Quando nos centramos no caso Português é de verificar que alguns estudos levados a cabo pela Comissão Europeia concluíram que uma alargada percentagem de Portugueses acredita na veracidade das notícias divulgadas na TV, rádio, imprensa escrita e internet, sendo que 1 em cada 4 Portugueses considera fidedignas as notícias divulgadas nas redes sociais. Simultaneamente, um estudo levado a cabo pelo Instituto de tecnologias de Massachusetts concluiu que as notícias falsas atingem um público substancialmente superior que as notícias verdadeiras (até 100x maior) e espalham-se com uma rapidez 70 % superior. Deste modo, é de concluir que todos nós, independentemente da idade e instrução, podemos ser alvo de uma notícia falsa.


É de salientar que as fake news podem surgir em diversas plataformas (digitais ou físicas) como jornais, revistas, redes sociais, blogs, grupos do whatsapp, etc., e podem assumir a forma de textos escritos, imagens ou vídeos falsos (montagens). Simultaneamente, podem incluir todo o tipo de assuntos: desde a indústria alimentar, passando pela saúde (em particular notícias relacionadas com vacinação ou medicamentos) ou pelo gossip de celebridades, sem esquecer a política, o ambiente, o desporto, as finanças ou a economia.

Relativamente às consequências da divulgação das mesmas, é de referir a disseminação da violência, preconceito, falsas acusações, influência política, problemas económicos (em particular na bolsa de valores e no mercado financeiro, podendo a sua divulgação conduzir, em situações limite, ao crime de manipulação de mercado). Sem esquecer que uma notícia divulgada na internet poderá atingir proporções irreais, sendo compartilhada milhares, senão milhões de vezes, e tendo potencial para chegar a todos os pontos do globo.
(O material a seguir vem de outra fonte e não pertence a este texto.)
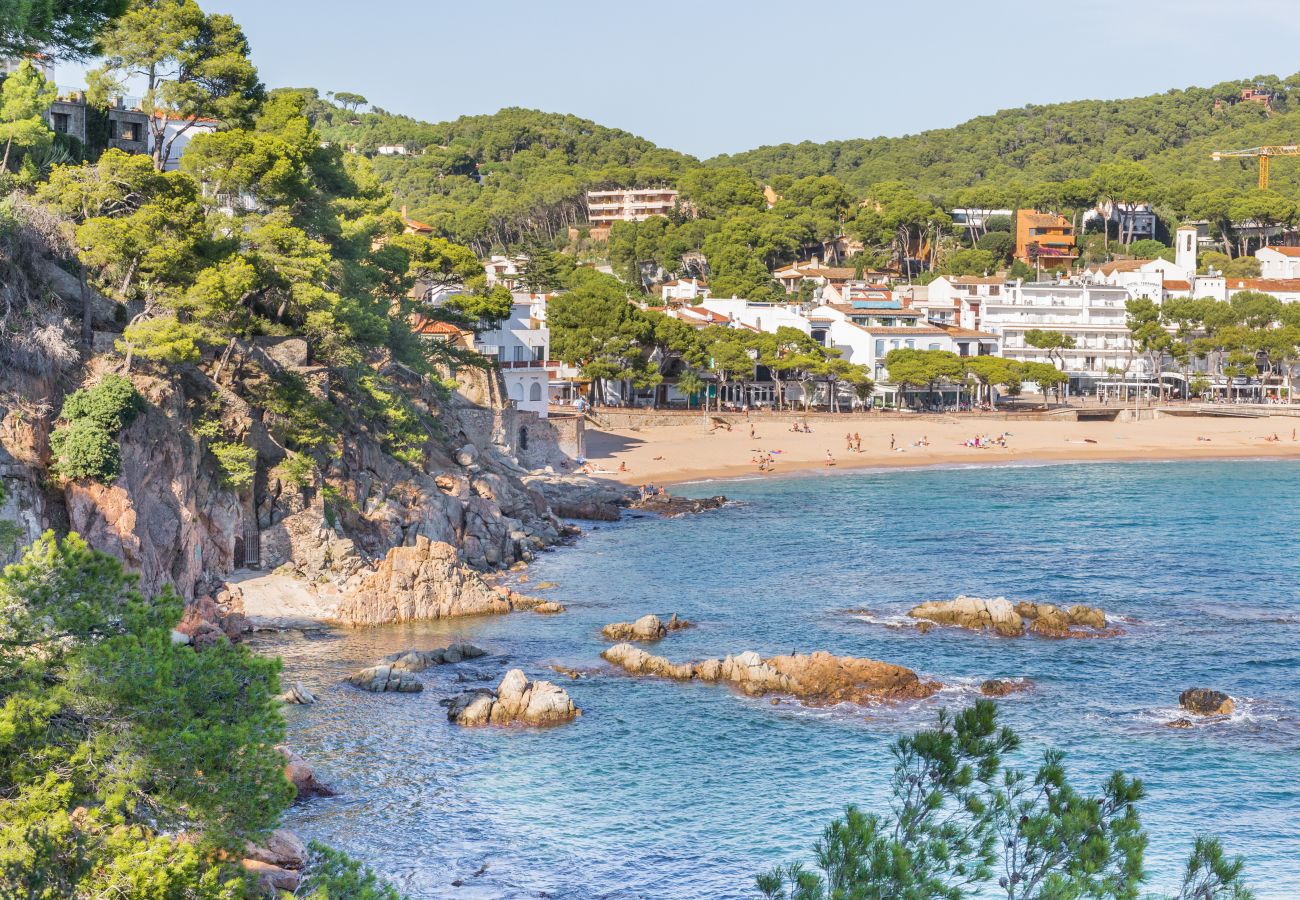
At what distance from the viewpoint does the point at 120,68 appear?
1767 inches

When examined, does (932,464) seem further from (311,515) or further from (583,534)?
(311,515)

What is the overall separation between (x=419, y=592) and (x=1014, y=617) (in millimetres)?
15069

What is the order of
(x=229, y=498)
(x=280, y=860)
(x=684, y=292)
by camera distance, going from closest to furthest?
(x=280, y=860) → (x=229, y=498) → (x=684, y=292)

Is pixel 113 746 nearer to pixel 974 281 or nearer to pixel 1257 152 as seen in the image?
pixel 974 281

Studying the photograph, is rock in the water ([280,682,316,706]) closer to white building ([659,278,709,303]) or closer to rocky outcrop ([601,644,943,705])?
rocky outcrop ([601,644,943,705])

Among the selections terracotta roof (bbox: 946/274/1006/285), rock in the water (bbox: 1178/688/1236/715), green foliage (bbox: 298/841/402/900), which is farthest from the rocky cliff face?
terracotta roof (bbox: 946/274/1006/285)

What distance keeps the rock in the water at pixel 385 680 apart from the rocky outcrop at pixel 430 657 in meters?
0.47

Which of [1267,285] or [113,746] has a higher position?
[1267,285]

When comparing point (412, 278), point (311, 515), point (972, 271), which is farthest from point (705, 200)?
point (311, 515)

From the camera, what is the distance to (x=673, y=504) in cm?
5659

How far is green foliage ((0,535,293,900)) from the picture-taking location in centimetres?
1050

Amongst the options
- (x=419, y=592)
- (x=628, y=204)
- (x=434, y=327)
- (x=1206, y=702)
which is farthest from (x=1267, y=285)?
(x=419, y=592)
Contudo, é de salientar que apesar dos muitos problemas associados às fake news, o direito à liberdade de expressão e de imprensa deve ser integralmente protegido, sob pena de ignorarmos os ensinamentos do Tribunal Europeu dos Direitos do Homem, que nos últimos anos tem construído uma jurisprudência muito consistente no sentido de proteger ao máximo esses mesmos direitos.


Deste modo, torna-se necessário um esforço coletivo na análise de fontes, e, não obstante dever existir um direito à liberdade de expressão massificado, é crucial que antes de ser divulgada uma notícia, esta seja escrutinada. Claro está que esta exigência é difícil de cumprir no meio digital, em particular, nas redes sociais, uma vez que a sua verificação é feita a posteriori. Deste modo, cabe a cada um de nós saber distinguir uma notícia verdadeira de uma falsa (através da verificação da data da publicação, pesquisa na internet por informações semelhantes e o acesso a imprensa escrita que seja viável) e pensarmos duas vezes antes de partilharmos a mesma.


Deste modo, a questão que se coloca é como deve ser combatido este problema de forma eficaz? Será que deve ser criminalizado? Deve ser objeto de uma coima? Ou bastará a responsabilização civil de quem cria/divulga uma notícia falsa? Em Portugal não há legislação específica nesse sentido, existindo apenas a proteção do bom nome e reputação, os crimes contra a honra, difamação, entre outros. Todavia, qualquer que seja a solução a adotar, é crucial que o legislador tenha em conta os limites constitucionais, em particular, o princípio da proporcionalidade, de forma a não inviabilizar o direito à liberdade de expressão, direito esse particularmente protegido pelo TEDH.


Assim, deixamos a seguinte reflexão: Apenas 48% dos Portugueses consegue detectar uma notícia falsa, será que você é um deles?